City of Ceres opens new downtown parking lot
City officials gathered Wednesday afternoon to formally open a new parking lot to serve the Ceres Community Center and downtown.

"This project has been in the making for a long time but once construction started, we were able to deliver the project on time and under budget," said Acting City Manager Art de Werk.

Mayor Chris Vierra commented that the Community Center parking lot is a "vital component in the city's efforts to revitalize the downtown."

The $6.84 million Community Center opened June 16, 2009 and has been served by a small parking lot which has been unable to handle vehicles of persons attending large private and public functions. Prior to the center's opening, the city had purchased three lots. The first lot was purchased at the northwest corner of Fourth and North streets from First Baptist Church for $400,000. Later the city purchased the two lots to the north for a collective $866,427; one containing an abandoned home and the second Sunny's Market convenience store. The lots were cleared but the city had to await funding for improvements. Redevelopment funds became available and on Feb. 28 the council approved a $427,996 contract to George Reed Construction.
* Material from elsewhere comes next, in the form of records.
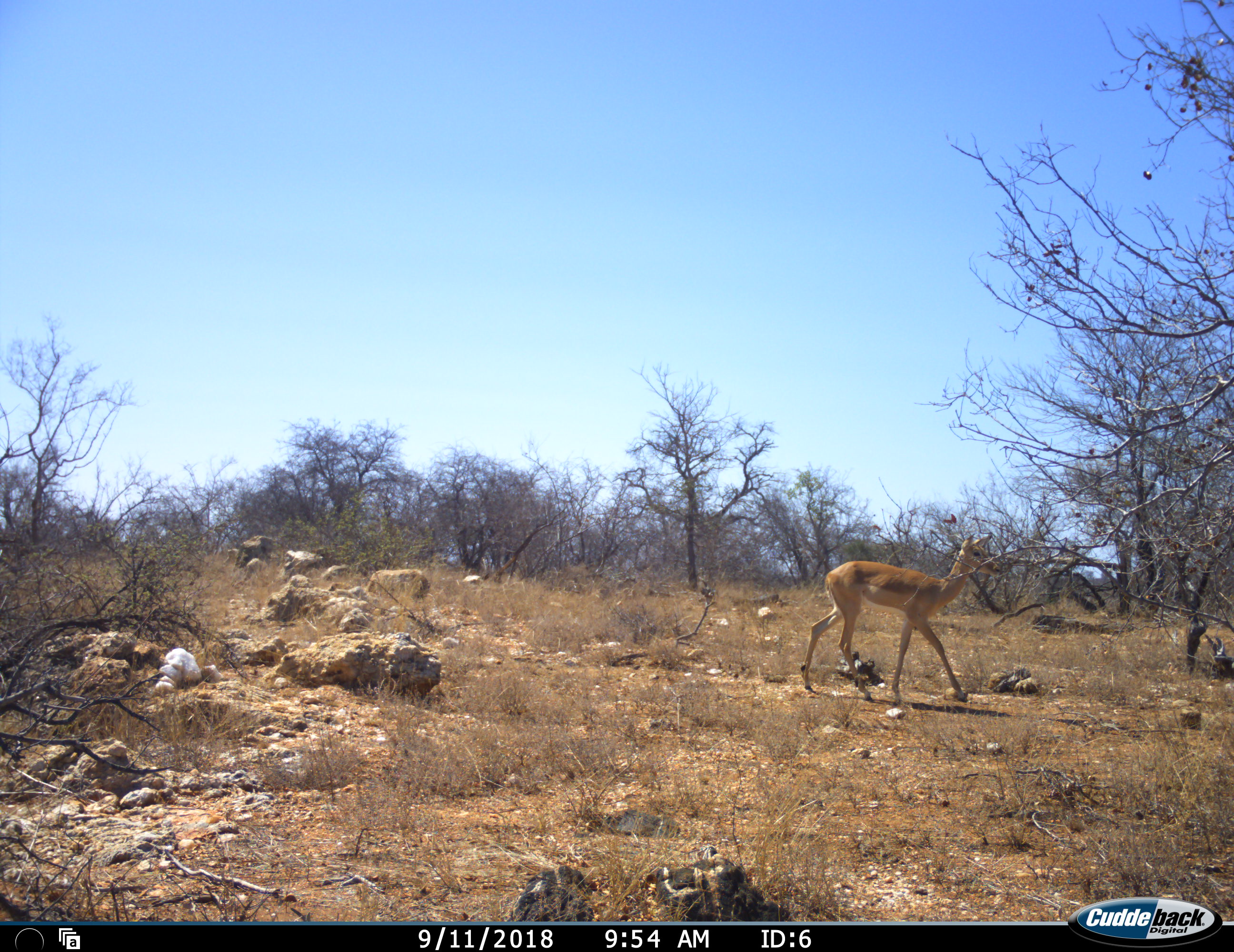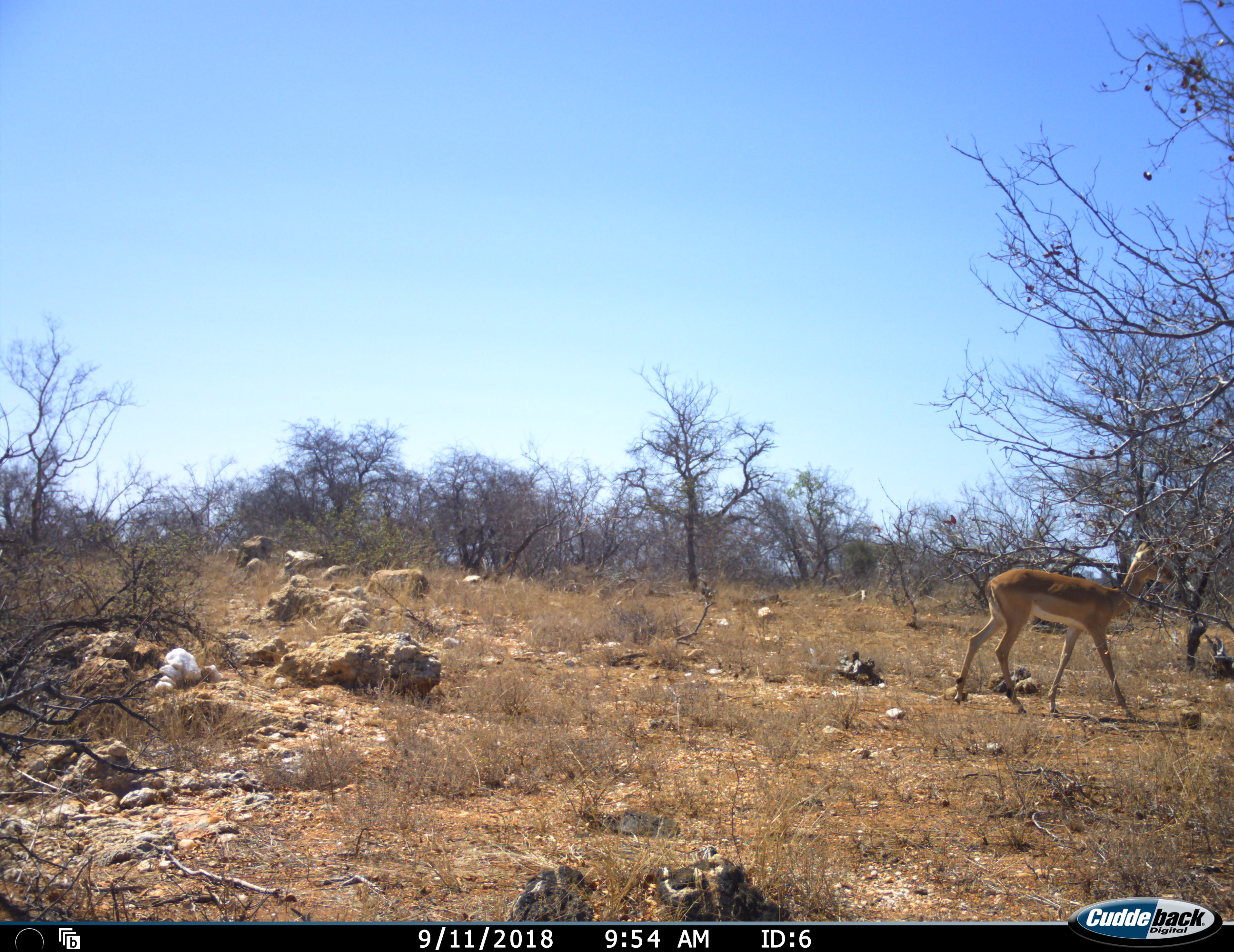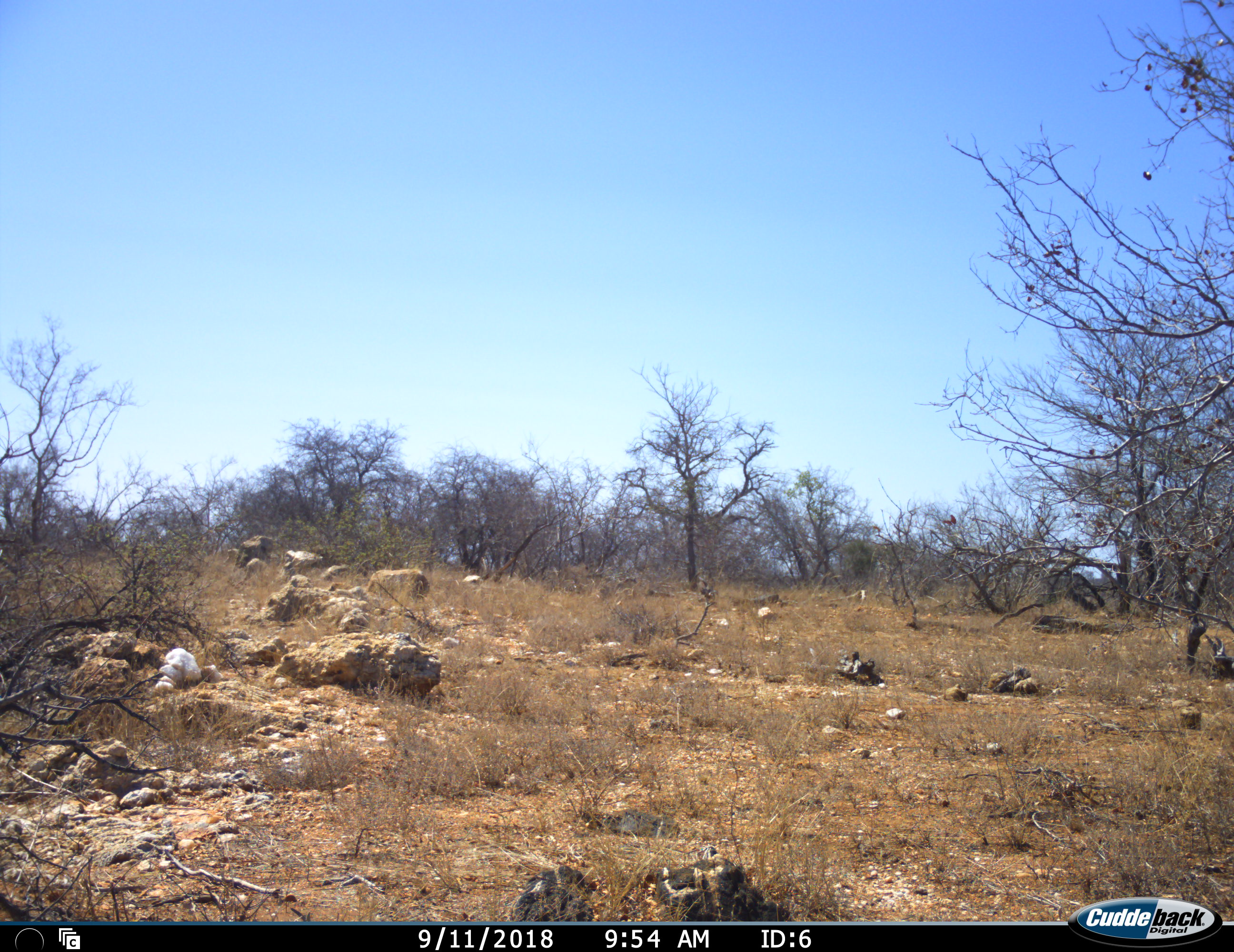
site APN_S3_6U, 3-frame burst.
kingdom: Animalia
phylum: Chordata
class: Mammalia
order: Artiodactyla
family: Bovidae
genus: Aepyceros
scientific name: Aepyceros melampus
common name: impala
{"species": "impala (Aepyceros melampus)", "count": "1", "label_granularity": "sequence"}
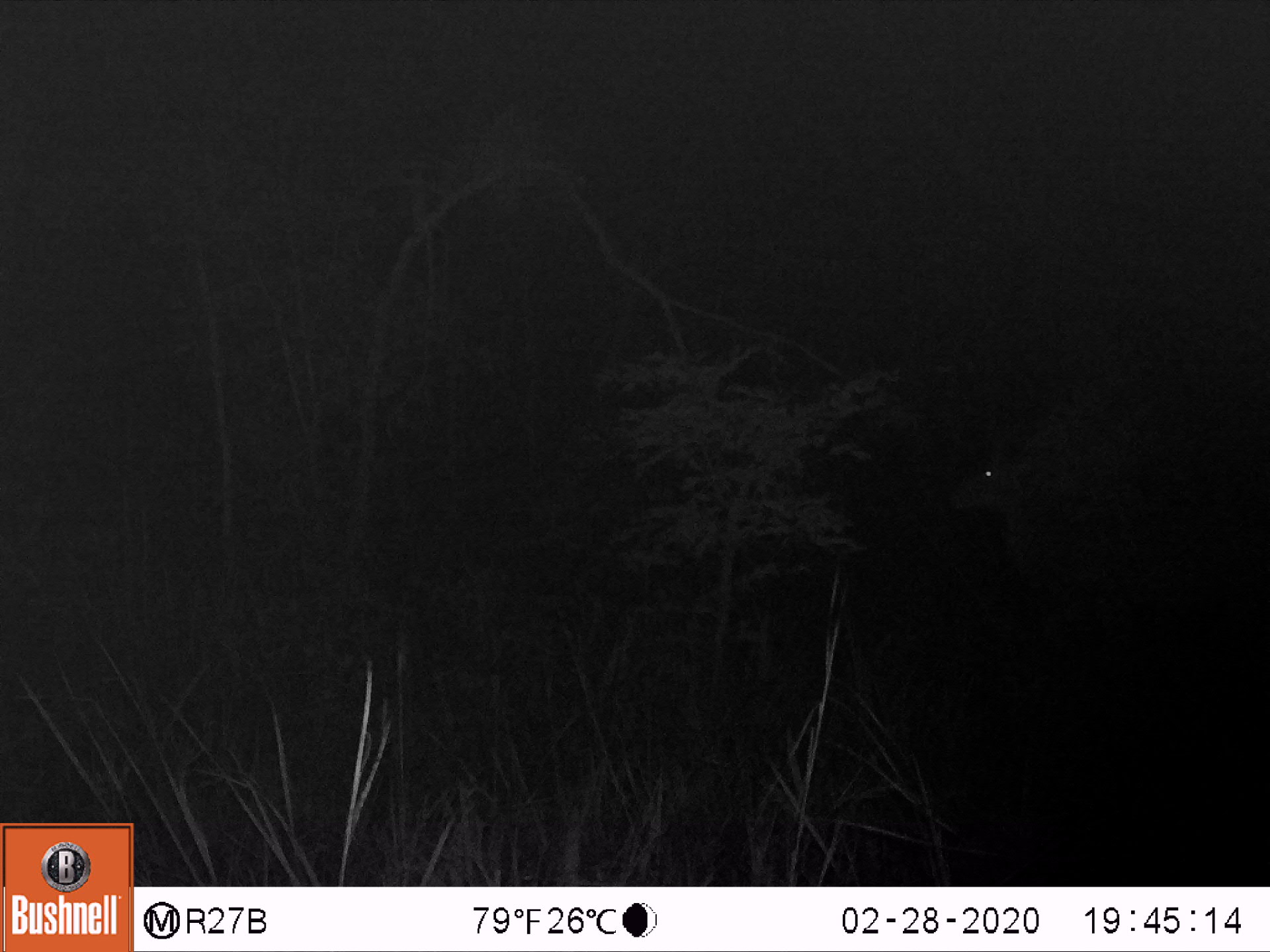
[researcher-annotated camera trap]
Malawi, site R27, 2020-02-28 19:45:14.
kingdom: Animalia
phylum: Chordata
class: Mammalia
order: Artiodactyla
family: Bovidae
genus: Tragelaphus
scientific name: Tragelaphus strepsiceros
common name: greater kudu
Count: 1.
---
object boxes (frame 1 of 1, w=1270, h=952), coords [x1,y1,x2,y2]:
greater kudu: [951,429,1262,683]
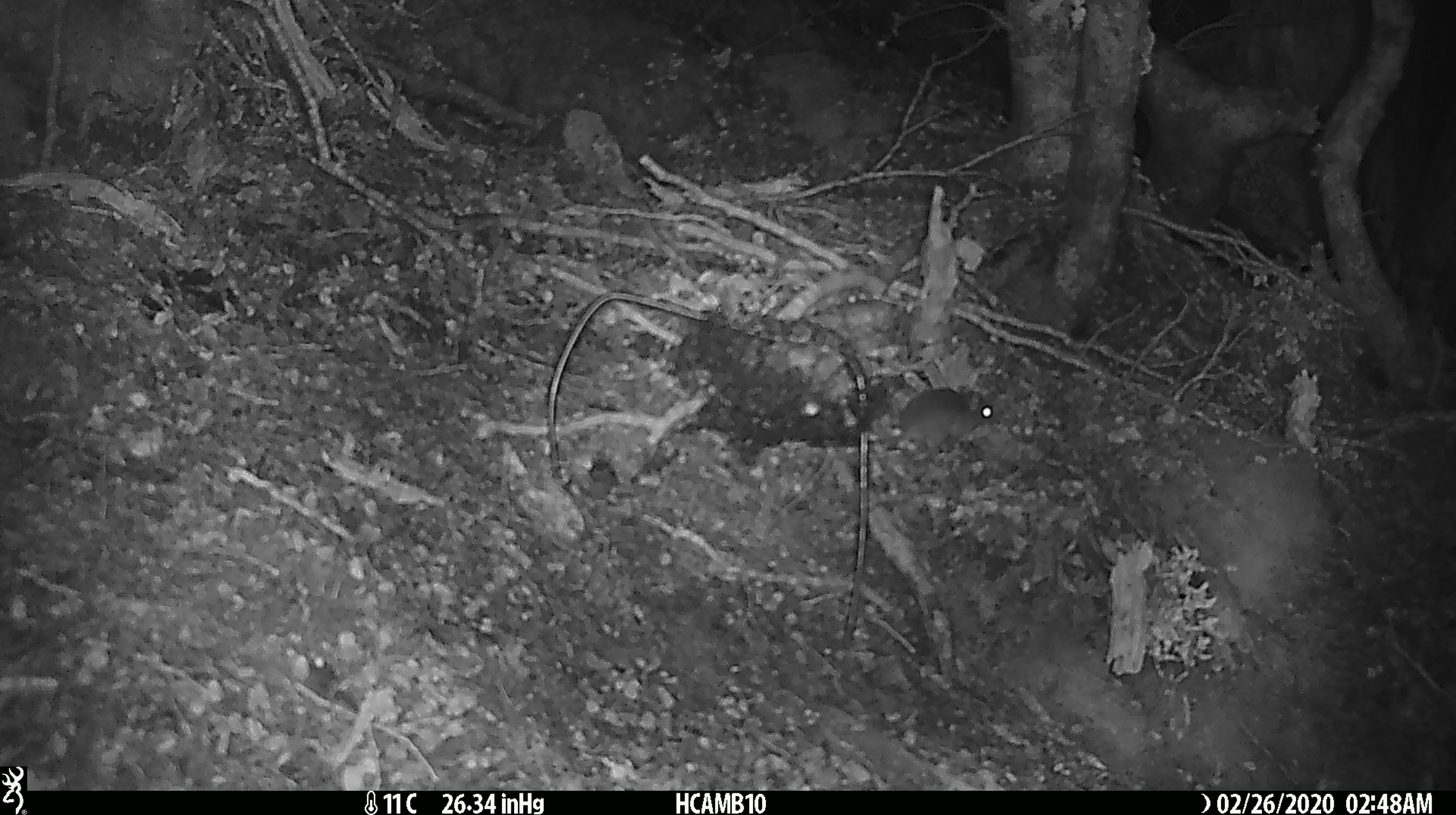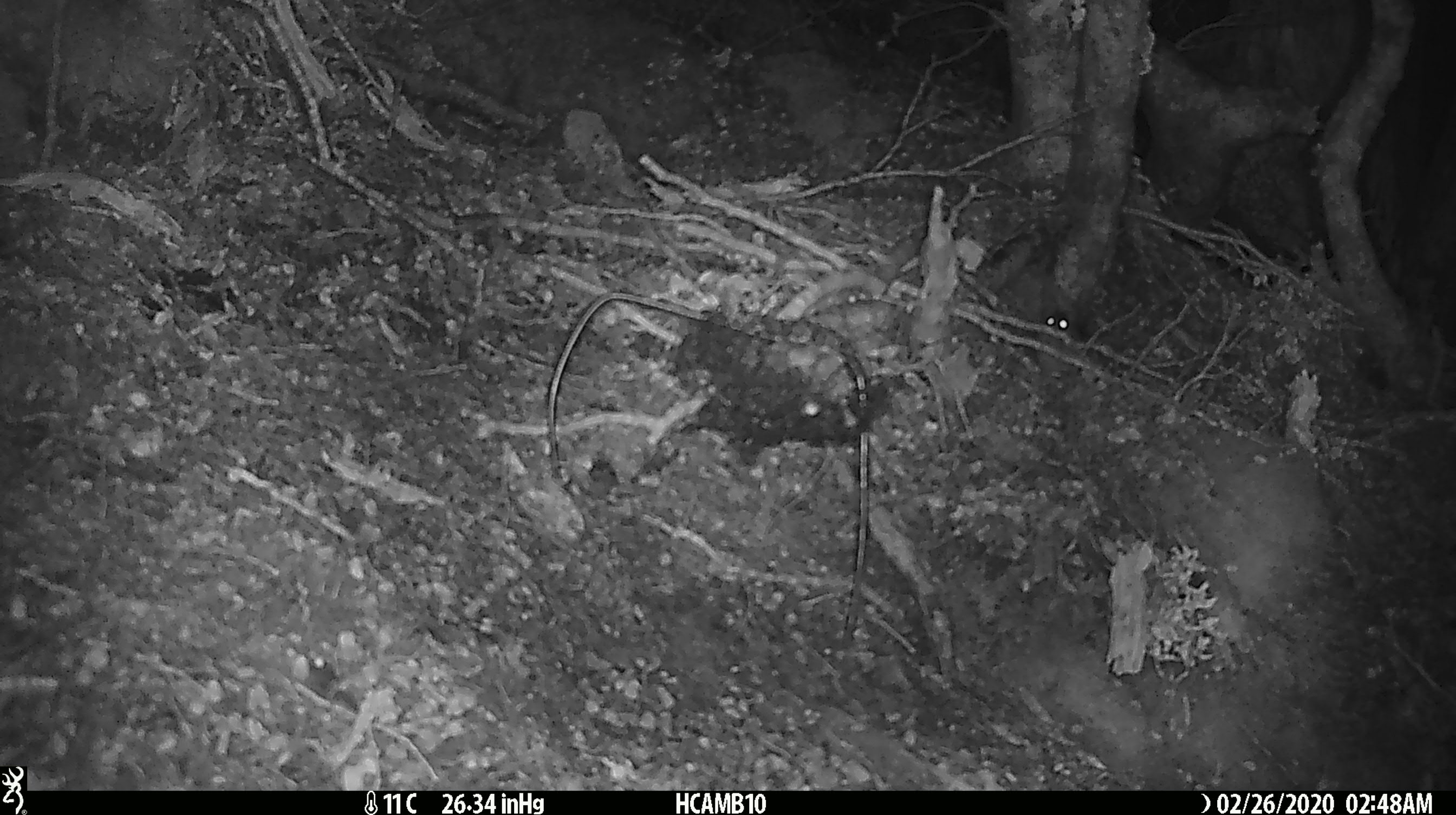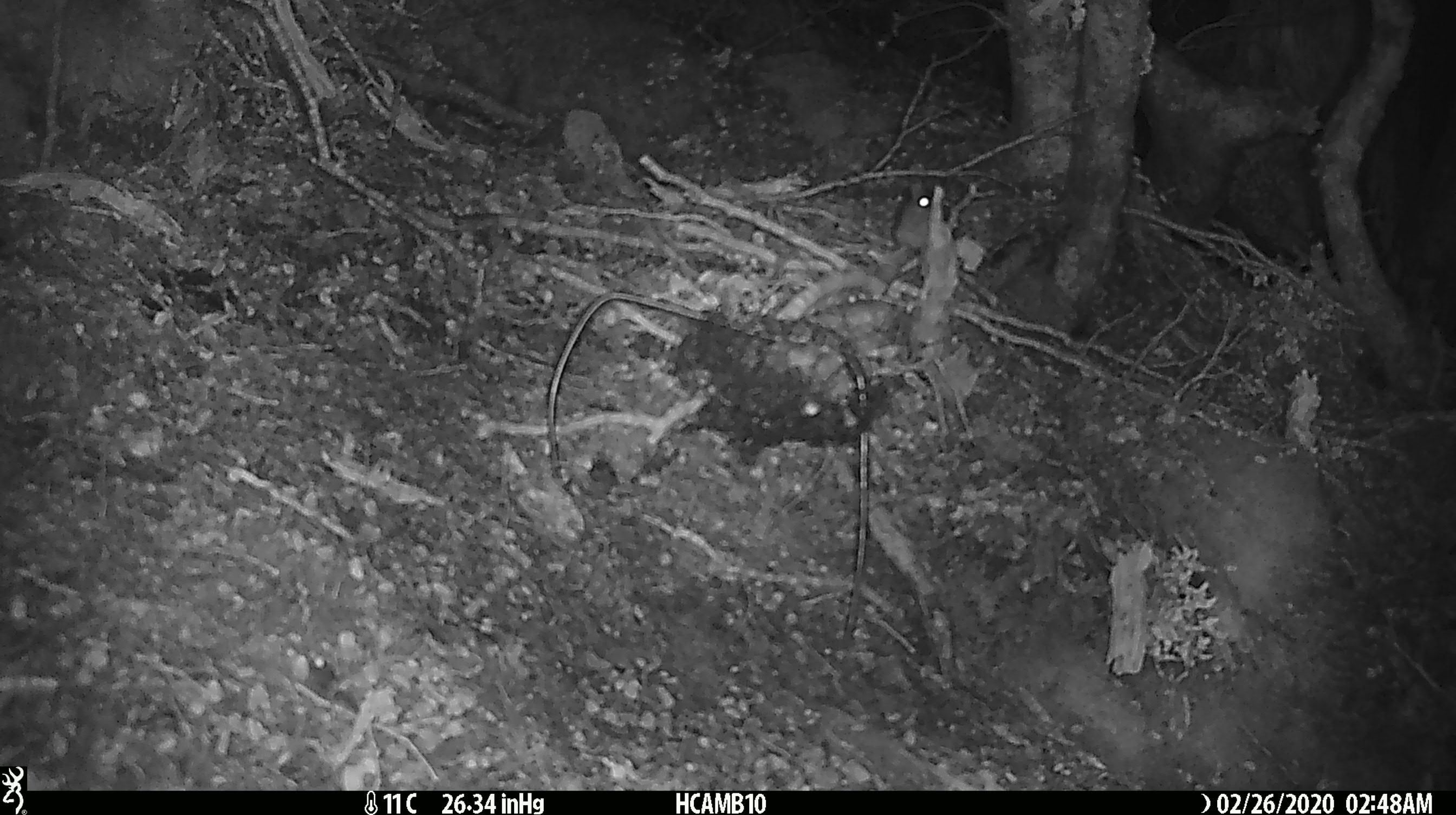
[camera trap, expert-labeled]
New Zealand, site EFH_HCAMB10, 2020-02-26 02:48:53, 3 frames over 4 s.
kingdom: Animalia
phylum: Chordata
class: Mammalia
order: Rodentia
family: Muridae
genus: Mus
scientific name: Mus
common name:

The parking lot grand total price tag comes to $1.7 million, all paid for by redevelopment funds.

The work included new decorative street lights, repair of broken sidewalk panels and driveway approaches, installation of a new french drain, repaving of 27 existing parking spaces and construction of 53 new parking spaces, and installation of new landscaping and lighting.

Economic Development Manager Bryan Briggs said the lot will provide parking for users of the new Ceres Community Center and downtown shoppers.

It's estimated that the center alone can accommodate 770 persons at any given time.

Briggs said that the success of the city's efforts to revitalize downtown rest on the amenities provided by a healthy retail environment including adequate and convenient parking.

The city's quest to build a community center came when the city purchased the former Ceres Christian Church property for $1 million with expectations to remodel it into a center. When the costs reached $3.8 million, the city scrapped plans to remodel and decided to build new.